The difference is what you don't see. People.
At the Bahri Dental Group, patients show up and are shown to their dental chair within minutes, rather than hanging out reading gingivitis posters.
You can call it just-in-time dentistry ... No, really, you can; that's not a joke. The behind-the-scenes processes that enable Bahri's office to move patients through quickly and smoothly draw upon a series of principles, including just-in-time delivery, derived from Japanese auto manufacturer Toyota.
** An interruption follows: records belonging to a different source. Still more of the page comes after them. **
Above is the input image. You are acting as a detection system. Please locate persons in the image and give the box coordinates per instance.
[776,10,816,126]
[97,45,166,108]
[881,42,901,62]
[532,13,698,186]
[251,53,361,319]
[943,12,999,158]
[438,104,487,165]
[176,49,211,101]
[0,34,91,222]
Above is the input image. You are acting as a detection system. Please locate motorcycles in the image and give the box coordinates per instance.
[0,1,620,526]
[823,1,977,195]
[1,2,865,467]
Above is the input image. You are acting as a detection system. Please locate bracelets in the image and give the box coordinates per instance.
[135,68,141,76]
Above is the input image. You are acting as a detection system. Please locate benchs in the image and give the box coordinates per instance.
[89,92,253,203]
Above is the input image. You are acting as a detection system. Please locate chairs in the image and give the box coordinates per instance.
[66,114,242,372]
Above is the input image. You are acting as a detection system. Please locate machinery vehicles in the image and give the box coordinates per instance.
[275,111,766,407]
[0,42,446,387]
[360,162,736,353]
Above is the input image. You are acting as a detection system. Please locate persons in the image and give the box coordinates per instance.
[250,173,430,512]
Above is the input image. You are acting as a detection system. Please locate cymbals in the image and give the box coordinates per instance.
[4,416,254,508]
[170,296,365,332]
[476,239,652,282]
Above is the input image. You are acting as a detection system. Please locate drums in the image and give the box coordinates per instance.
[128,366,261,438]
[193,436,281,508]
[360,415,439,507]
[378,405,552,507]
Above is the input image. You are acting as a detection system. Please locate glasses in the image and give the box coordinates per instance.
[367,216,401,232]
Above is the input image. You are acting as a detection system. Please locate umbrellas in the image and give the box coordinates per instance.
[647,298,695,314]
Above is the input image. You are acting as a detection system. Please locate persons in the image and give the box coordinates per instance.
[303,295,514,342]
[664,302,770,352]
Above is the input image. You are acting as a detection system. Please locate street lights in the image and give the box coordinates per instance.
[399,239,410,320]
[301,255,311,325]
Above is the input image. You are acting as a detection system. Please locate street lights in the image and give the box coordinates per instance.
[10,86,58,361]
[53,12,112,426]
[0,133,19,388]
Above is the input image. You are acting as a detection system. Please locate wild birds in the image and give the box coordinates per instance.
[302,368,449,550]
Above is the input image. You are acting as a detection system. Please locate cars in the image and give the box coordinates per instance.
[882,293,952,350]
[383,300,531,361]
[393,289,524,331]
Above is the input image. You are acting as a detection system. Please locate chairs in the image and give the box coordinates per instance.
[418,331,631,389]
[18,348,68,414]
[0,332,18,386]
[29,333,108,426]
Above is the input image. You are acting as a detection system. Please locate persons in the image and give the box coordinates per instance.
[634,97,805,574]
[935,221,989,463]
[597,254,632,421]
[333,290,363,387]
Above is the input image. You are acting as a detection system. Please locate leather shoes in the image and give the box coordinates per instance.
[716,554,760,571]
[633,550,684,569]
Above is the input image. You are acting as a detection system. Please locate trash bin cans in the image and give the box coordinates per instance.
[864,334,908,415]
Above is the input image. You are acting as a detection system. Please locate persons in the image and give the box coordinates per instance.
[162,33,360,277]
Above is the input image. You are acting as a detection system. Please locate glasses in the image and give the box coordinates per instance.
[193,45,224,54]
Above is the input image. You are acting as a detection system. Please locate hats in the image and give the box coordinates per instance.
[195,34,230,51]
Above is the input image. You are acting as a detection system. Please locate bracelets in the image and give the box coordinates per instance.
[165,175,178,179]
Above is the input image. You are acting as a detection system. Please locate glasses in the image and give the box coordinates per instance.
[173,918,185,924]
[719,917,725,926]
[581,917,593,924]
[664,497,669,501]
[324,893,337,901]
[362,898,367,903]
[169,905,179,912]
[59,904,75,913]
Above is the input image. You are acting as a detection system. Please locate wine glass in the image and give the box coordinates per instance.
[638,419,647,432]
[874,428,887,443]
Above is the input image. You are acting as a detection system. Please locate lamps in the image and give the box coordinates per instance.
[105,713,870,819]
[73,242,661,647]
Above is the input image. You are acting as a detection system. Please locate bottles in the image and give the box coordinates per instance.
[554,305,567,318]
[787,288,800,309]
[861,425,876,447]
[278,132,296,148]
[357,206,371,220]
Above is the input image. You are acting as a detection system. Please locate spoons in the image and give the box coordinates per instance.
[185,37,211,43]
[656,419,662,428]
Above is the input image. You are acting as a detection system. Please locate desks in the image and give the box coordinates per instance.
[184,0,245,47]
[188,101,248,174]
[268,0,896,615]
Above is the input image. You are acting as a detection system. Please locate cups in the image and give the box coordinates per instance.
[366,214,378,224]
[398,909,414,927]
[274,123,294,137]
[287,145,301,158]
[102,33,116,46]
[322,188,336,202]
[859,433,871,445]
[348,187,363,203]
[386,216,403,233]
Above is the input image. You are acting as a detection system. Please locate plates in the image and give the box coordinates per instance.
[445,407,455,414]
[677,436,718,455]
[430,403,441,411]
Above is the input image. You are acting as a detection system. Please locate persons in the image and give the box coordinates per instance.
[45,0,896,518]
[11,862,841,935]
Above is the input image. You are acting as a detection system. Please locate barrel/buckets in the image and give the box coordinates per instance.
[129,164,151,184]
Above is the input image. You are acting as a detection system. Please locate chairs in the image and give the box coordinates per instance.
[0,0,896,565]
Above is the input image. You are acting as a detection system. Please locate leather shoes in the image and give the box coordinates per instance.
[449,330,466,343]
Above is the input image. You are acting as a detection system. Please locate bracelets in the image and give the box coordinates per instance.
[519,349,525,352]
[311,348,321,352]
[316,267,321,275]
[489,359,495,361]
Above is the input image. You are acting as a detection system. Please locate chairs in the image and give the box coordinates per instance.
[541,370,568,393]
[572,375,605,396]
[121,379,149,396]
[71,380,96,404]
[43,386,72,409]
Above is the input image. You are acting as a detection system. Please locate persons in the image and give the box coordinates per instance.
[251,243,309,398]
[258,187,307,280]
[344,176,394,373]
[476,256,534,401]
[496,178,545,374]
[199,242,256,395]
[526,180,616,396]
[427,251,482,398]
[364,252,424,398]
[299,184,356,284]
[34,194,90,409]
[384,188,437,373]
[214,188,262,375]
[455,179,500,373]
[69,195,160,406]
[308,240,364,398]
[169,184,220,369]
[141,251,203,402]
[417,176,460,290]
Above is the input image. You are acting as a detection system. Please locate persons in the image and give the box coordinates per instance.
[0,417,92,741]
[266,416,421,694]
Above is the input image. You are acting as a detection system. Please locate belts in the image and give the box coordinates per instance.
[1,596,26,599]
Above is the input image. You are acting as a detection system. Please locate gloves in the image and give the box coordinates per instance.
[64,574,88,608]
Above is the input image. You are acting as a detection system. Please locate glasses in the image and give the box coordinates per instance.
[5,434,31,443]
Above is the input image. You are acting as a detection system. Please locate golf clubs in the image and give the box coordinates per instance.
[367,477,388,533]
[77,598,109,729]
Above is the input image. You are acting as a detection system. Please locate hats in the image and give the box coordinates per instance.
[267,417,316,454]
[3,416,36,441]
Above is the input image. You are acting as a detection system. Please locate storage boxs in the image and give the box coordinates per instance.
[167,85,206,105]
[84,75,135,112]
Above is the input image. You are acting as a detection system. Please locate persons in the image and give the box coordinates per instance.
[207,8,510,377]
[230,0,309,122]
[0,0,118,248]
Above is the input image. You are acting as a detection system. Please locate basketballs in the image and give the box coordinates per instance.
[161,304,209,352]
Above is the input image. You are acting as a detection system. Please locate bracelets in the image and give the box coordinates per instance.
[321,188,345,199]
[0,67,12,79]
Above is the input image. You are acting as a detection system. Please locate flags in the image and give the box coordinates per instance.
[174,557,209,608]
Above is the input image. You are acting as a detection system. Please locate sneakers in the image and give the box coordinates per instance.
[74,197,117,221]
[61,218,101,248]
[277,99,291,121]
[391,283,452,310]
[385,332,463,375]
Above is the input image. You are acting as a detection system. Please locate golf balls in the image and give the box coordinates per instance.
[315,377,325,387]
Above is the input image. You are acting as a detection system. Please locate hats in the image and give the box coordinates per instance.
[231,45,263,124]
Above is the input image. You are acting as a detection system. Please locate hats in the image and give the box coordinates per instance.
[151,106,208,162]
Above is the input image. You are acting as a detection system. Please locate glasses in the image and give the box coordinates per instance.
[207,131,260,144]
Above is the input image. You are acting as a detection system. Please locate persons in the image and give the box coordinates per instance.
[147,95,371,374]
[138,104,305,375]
Bahri has taken these principles, known as lean manufacturing, and applied them to his practice. Lean is both a way of thinking and a set of processes, all designed to cut out wasted time and effort and make the business operation more efficient.
For the dental office, this means small things?like arranging sterilization areas in a way that minimizes steps?as well as large things. One of the biggest differences at Bahri's office, for example, is that patients don't move from room to room or have to deal with multiple appointments even when they have multiple issues that need to be addressed.
Need a cleaning, an exam and a cavity filled? Get it all done in one go, rather than coming back another day.
For his efforts, earlier this year the Lebanon-born dentist received the Shingo Prize, a national award given companies and researchers who use and studies lean principals. Bahri has been using lean techniques for around a decade, after running through a buffet of management philosophies.
Although his patients' visits are shorter, Bahri said, the time spent with each is about the same.
The difference is that the patient is supposed to spend as little time as possible being made to do things he or she doesn't want to do, particularly things that don't lead to accomplishment: Sitting around the waiting room, waiting for a hygienist to show up, coming back for another appointment when a problem is found on the first one.
"When the patient gets in the chair, we don't want to waste any time," Bahri said. "I look at it from the patient point of view."
That efficiency has even helped change patient behavior. Knowing that they won't be left sitting around, Bahri said, patients are more likely to show up on time.
The office is entirely arranged around lean principles scrawled on a board in the breakroom and discussed each morning in staff meetings.
The changes include tangible ones, like hiring a flow coordinator who makes sure there is no wasted time while dealing with patients (each one with his or her own flowchart), as well as more mental shifts: Employees are encouraged to develop their own ideas for how to be more efficient, for example.
"They have some of the most beautiful ideas," the dentist said. "I beg them for their opinions."
The biggest suggestion that Bahri is now looking to put into place is to combine the orthodontics area with the rest of the practice, just as caps and cleanings are now done in one place. But other changes are also welcomed, he said, even minor ones, as long as they lead to greater efficiency.
"There's continuous improvement through big changes and small changes," he said. "It never ends."